Having the right back height for your office chair can be of particular importance for those who suffer from back pain and even for those who want to avoid back pain. A good way to determine the back height that will be needed for your chair is to look at your current office chair. If you currently suffer from upper back you will want to look for a chair that's back will come up high enough to support your shoulder blades. Have a friend measure your back in its entirety from the top of the seat on your current office chair up to your shoulder blades to calculate how tall you will need your back rest to be.
Next you will need to figure out the seat height range necessary for you to be able to keep your feet flat on the floor while working(or on a foot rest) and work with your height. You will also need to take into consideration the height of your desk to ensure your chair will fit underneath your desk if needed, especially if you would like a chair with armrests. Most standard desks are 29" measured from the floor to the top of the desk, however some have higher workstations or adjustable desks that can be lowered and raised if needed. If you are a shorter individual a standard cylinder that comes with most office chairs may be too tall for you causing your legs to be bent at an awkward angle. The same can be said for taller individuals who need a longer cylinder and higher seat height adjustment range. Certain specialty ergonomic office chairs offer different cylinder size options to accommodate individuals of any height from children 4' tall to adults that are 6'8".

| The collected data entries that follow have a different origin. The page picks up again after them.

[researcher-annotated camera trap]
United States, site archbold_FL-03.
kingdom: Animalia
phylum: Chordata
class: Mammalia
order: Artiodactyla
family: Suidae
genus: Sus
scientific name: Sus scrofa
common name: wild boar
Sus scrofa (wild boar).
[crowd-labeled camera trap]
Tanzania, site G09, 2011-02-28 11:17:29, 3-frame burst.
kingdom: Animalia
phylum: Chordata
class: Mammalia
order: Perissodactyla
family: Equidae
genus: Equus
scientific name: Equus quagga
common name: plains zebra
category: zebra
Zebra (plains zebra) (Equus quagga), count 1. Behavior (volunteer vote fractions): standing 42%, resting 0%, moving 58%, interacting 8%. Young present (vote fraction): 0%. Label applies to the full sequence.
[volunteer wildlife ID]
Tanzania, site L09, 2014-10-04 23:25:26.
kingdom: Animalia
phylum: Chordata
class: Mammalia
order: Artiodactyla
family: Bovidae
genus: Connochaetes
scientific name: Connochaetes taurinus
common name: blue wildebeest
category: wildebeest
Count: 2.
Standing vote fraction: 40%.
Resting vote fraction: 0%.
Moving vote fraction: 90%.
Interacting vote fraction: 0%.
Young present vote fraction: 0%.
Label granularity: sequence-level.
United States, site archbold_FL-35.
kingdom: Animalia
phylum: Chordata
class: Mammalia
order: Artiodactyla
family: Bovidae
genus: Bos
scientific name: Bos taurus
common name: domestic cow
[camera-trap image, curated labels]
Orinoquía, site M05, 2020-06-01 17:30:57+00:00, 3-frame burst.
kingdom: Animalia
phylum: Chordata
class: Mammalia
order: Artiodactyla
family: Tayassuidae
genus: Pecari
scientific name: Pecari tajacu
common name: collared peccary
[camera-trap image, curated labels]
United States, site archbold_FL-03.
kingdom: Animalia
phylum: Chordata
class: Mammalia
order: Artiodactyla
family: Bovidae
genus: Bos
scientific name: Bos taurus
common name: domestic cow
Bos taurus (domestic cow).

The size of the back of the chair is one of the most important features. For an executive chair to be truly comfortable, the top of the back of the chair should be no lower than the middle of the back of the person's head who will be using the seat. In a truly comfortable office chair, a person should be able to lean back and have their head rest against the back of the chair or a headrest. Many lower quality chairs have backs that extend up almost to the back of a person's head, but not quite. If a person leans back in one of these chairs, their head hangs over the back and it is quite uncomfortable.